--- Start of QUOTED TEXT ---

This approach permitted us to provide predictions for a limited number of solvents in a wide range of solvents and we have included these predictions in the past two editions (2nd and 3rd) of the ONS Challenge Solubility Book.
Coming at the problem from a different approach, Andrew Lang has also been trying to predict solubility using only open molecular descriptors, mainly relying on the CDK. Since our most commonly used solvent has been methanol, Andy recently generated a web service to predict solubility in that solvent.
By combining these two approaches, Andy has now created a modeling system that can not only generally predict solubility in a wide range (70+) of solvents - but it can also provide related data that can be used for modeling other phenomena such as intestinal absorption of a drug or crossing the blood-brain barrier.[Stovall 2007]
The idea is to use a Random Forest approach using freely available descriptors to predict the Abraham descriptors for any solute. A separate service then generates predicted solubilities for a wide range of solvents based on these Abraham descriptors. I'm using the term "freely available" because - although the CDK descriptors and VCCLab services are open - the model requires 2 descriptors only available from ChemSpider (ultimately from ACD/Labs).
Here is an example with benzoic acid. As long as the common name resolves to a single entry on ChemSpider, it is enough to enter it and it automatically populates the rest of the fields, which are then used by the service to generate the Abraham descriptors.
Hitting the prediction link above will automatically populate the second service and generate predicted solubilities for over 70 solvents.
This approach of allowing people to access these components separately can be useful. It can be instructive to manually play with the Abraham descriptors directly to see how predicted solubilities are affected. There are also situations where one has experimentally determined Abraham descriptors for a solute and bypassing the descriptor prediction step is required.
However, for those who prefer to cut to the chase, a convenient web service is available where the common name (or SMILES) of the solute is entered and the list of available solvents appears as a drop down menu.
Now here is where I think the real payoff comes for accelerating science with openness. Andy has also created a web service that returns the predicted solubility in molar as a number from common names (or SMILES) for solute and solvent via the URL. For example click this for benzoic acid in methanol. The advantage here is that solubility prediction can be easily integrated as a web service call from intuitive interfaces such as a Google Spreadsheet to enable even non-programmers to make use of the data. Notice that the web service provided in the fourth column for the average of measured solubility values enables an easy way to explore the accuracy of specific predictions.
Such web services could also be integrated with data from ChemSpider or custom systems. If those who use these services feed back their processed data to the open web, it could take us a step closer to automated reaction design. For example consider the custom application to select solvents for the Ugi reaction. Model builders could also use the web services for predicted and measured solubility directly.
A while back we explored using Taverna for MyExperiment to create virtual libraries of SMILES. Unfortunately we ran into issues with getting the applications developed on Macs to run on our PCs. This might be worth revisiting as a means of filtering virtual libraries through different thresholds of predicted solubility.
Andy has described his model in detail in a fully transparent way - the model itself, how it was generated and the entire dataset can be found here. We would welcome improvements of the model as well as completely new models based on our dataset using only freely available tools.

--- End of QUOTED TEXT ---

• **EXERCISE INSTRUCTIONS**
• A. Rewrite the passage on solubility prediction from "However, for those" up to and including "of specific predictions.", replacing "drop down menu" with "pull-down list".
• B. For each statement, answer yes or no according to the passage on solubility prediction, and quote the words that decide it.
(i) The model requires two descriptors that are only available from ChemSpider.
(ii) Andrew Lang's descriptor-based approach relied mainly on ChemSpider.
(iii) The applications developed on Macs ran without trouble on the PCs.
• C. Answer these questions from the passage on solubility prediction.
(i) Which solvent has been used most commonly?
(ii) What approach is used to predict the Abraham descriptors for a solute?
(iii) Which reaction is the custom solvent-selection application for?

--- Start of EXTRACTED ENTRIES ---

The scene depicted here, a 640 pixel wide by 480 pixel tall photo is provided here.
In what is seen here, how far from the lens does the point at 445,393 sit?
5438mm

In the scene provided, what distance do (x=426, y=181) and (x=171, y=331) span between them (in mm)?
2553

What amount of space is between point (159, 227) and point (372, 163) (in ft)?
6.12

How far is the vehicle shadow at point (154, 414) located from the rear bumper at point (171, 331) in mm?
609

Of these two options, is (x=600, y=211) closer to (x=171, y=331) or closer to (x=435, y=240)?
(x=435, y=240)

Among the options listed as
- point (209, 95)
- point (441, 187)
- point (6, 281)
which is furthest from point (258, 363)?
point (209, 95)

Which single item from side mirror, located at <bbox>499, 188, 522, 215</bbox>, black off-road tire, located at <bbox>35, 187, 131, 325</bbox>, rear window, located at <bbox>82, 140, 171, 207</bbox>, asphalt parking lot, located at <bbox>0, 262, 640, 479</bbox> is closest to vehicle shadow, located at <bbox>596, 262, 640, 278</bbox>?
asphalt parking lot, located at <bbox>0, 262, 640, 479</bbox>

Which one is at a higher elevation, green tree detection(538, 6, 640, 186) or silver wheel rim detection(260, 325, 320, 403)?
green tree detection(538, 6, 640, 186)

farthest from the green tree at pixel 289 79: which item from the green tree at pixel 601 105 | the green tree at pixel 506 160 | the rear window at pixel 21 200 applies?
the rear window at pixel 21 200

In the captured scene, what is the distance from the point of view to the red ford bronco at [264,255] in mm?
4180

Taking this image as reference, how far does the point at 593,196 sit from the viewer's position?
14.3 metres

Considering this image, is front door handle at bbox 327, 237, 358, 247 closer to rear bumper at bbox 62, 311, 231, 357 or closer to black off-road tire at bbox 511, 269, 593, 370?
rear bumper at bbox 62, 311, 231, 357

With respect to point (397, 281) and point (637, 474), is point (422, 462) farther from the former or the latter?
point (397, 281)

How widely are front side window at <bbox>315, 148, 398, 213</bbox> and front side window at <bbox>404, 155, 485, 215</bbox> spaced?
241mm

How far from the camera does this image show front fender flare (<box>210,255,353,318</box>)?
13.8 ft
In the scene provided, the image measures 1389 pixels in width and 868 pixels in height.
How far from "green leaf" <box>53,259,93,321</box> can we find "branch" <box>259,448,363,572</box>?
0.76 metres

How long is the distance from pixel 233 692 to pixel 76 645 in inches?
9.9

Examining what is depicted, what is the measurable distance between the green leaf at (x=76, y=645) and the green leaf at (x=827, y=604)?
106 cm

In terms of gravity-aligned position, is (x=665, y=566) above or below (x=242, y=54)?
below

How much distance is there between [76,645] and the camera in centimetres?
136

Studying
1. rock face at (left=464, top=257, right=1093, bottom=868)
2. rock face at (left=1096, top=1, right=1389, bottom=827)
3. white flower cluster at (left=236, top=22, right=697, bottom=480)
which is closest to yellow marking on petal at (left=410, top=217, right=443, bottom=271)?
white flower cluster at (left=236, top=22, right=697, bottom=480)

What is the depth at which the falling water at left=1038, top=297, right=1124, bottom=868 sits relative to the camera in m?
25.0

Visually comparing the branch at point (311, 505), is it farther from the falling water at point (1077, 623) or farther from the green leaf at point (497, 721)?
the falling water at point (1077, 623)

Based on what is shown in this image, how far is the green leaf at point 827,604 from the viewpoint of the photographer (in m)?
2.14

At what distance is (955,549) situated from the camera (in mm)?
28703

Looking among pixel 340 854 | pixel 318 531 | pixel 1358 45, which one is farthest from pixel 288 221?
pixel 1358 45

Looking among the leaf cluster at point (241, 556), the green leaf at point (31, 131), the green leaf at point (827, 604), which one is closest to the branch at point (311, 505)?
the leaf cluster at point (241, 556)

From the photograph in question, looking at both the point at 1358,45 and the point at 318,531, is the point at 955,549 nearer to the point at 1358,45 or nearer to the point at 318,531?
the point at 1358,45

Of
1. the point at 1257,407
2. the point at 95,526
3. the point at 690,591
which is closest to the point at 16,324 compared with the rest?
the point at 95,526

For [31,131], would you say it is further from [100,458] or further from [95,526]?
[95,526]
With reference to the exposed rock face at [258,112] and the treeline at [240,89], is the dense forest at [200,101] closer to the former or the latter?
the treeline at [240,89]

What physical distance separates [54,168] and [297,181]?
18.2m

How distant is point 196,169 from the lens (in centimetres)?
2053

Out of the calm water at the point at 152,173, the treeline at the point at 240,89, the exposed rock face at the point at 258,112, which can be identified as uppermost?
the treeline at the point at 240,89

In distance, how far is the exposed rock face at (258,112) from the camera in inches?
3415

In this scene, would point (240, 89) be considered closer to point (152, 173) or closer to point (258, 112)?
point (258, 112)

--- End of EXTRACTED ENTRIES ---

• **ANSWER SET**
• A.
However, for those who prefer to cut to the chase, a convenient web service is available where the common name (or SMILES) of the solute is entered and the list of available solvents appears as a pull-down list.
Now here is where I think the real payoff comes for accelerating science with openness. Andy has also created a web service that returns the predicted solubility in molar as a number from common names (or SMILES) for solute and solvent via the URL. For example click this for benzoic acid in methanol. The advantage here is that solubility prediction can be easily integrated as a web service call from intuitive interfaces such as a Google Spreadsheet to enable even non-programmers to make use of the data. Notice that the web service provided in the fourth column for the average of measured solubility values enables an easy way to explore the accuracy of specific predictions.

• B.
(i) Yes: "the model requires 2 descriptors only available from ChemSpider"
(ii) No: "mainly relying on the CDK"
(iii) No: "we ran into issues with getting the applications developed on Macs to run on our PCs"

• C.
(i) Methanol
(ii) A Random Forest approach
(iii) The Ugi reaction